» **Stated exercise**: Pick out every row below that contains the word "green" and copy each one. Case counts.

» **Source material**:

○ ○ ○ ○

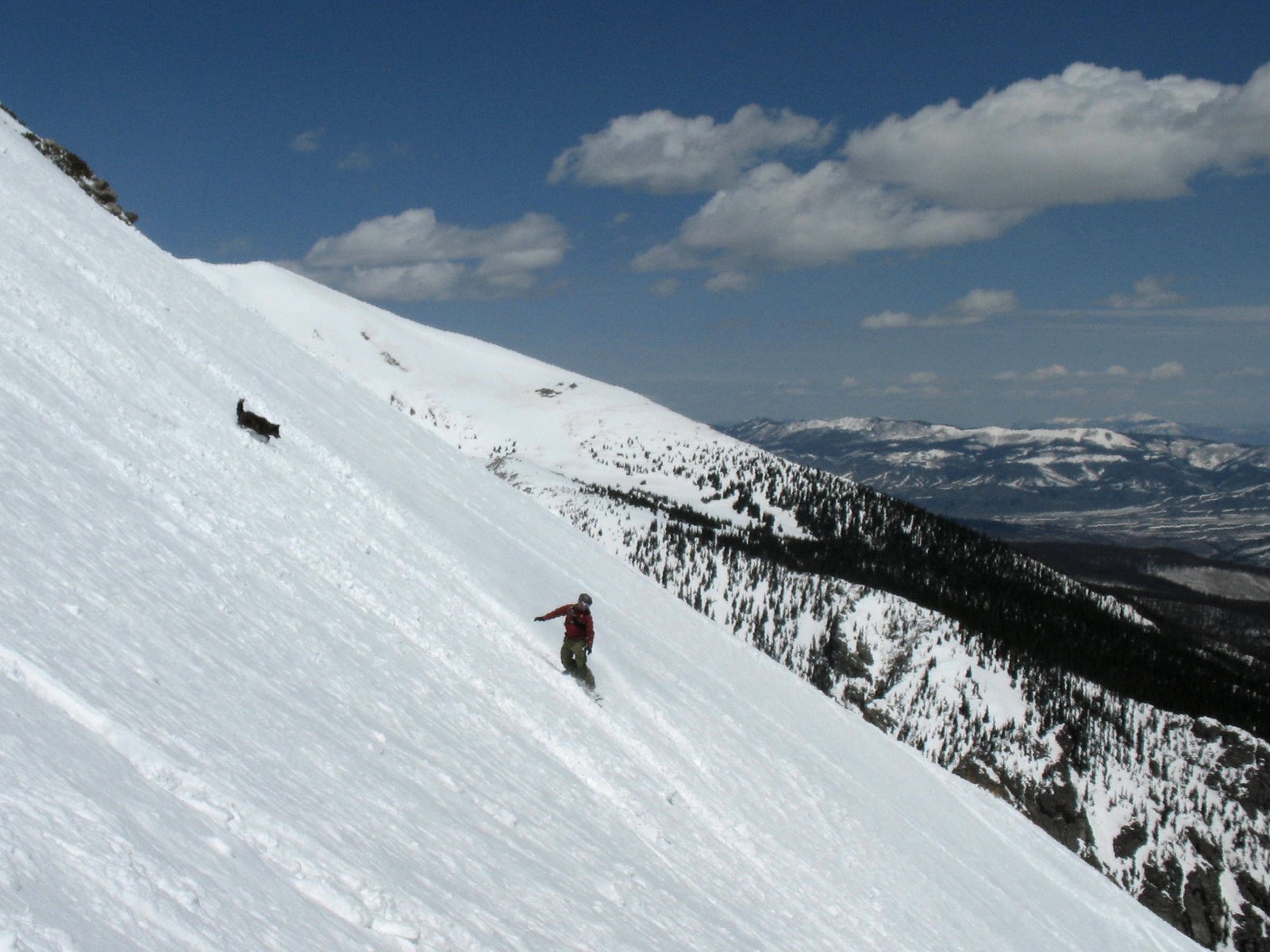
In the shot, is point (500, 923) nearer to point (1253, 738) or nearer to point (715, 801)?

○ ○ ○ ○

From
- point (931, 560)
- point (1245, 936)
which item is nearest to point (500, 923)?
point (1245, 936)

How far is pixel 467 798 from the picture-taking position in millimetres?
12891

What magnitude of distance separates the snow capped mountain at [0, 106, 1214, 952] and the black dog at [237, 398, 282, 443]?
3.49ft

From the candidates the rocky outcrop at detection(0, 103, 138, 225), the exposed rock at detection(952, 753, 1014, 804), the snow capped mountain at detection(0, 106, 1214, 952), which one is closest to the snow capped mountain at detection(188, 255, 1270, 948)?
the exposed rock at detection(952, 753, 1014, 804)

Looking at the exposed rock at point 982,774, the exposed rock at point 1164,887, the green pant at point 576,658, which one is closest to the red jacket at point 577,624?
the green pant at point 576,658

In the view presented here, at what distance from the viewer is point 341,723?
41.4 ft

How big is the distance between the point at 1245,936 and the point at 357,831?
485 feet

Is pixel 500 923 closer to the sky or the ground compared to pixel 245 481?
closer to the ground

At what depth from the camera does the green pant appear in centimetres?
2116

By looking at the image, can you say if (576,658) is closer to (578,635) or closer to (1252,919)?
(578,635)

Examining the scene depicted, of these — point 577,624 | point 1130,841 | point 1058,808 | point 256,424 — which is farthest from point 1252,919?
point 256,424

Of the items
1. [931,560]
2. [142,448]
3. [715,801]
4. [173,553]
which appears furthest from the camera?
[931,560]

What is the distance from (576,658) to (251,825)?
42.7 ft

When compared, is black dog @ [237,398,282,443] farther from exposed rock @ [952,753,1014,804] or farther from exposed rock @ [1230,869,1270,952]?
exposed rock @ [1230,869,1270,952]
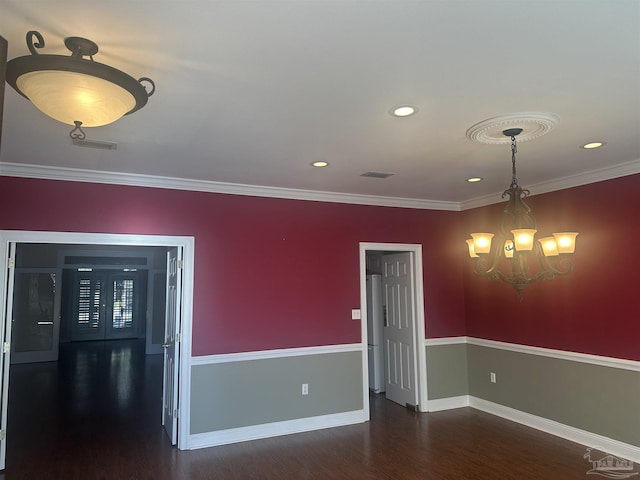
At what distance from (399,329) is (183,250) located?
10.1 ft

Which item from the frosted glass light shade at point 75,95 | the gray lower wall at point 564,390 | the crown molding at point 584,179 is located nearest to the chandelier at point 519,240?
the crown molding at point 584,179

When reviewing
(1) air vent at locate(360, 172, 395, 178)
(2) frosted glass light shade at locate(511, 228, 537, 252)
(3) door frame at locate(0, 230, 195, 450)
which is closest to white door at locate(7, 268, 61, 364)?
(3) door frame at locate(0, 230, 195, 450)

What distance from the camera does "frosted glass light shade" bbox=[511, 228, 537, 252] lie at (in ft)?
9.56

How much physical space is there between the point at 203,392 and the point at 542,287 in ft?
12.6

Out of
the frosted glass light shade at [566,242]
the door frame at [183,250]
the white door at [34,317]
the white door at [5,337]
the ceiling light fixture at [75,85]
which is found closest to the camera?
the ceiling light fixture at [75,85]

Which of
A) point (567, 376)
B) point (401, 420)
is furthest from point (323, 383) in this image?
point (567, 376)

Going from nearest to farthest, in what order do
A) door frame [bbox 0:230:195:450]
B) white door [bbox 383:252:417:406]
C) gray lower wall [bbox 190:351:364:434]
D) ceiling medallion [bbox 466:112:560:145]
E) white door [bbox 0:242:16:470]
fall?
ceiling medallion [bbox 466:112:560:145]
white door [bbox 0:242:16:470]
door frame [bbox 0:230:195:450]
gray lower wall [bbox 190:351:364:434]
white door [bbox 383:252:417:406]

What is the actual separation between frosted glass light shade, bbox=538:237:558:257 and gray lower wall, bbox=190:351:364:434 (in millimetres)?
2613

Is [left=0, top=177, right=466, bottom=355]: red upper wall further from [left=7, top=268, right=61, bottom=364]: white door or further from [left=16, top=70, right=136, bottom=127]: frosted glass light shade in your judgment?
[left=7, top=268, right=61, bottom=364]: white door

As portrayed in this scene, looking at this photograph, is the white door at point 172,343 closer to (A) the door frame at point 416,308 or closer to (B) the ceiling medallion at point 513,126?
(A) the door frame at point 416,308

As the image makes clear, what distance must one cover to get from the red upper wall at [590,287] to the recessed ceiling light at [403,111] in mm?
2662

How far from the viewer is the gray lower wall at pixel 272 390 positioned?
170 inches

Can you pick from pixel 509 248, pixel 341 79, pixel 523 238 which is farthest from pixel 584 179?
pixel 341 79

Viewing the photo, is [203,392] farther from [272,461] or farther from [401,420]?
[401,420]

○ ○ ○ ○

» **Answer below**:
Looking at the exposed rock at point 982,774, the exposed rock at point 1164,887, the green pant at point 576,658, which one is closest to the red jacket at point 577,624?
the green pant at point 576,658
At what depth from the camera does the green pant appear in centimetres?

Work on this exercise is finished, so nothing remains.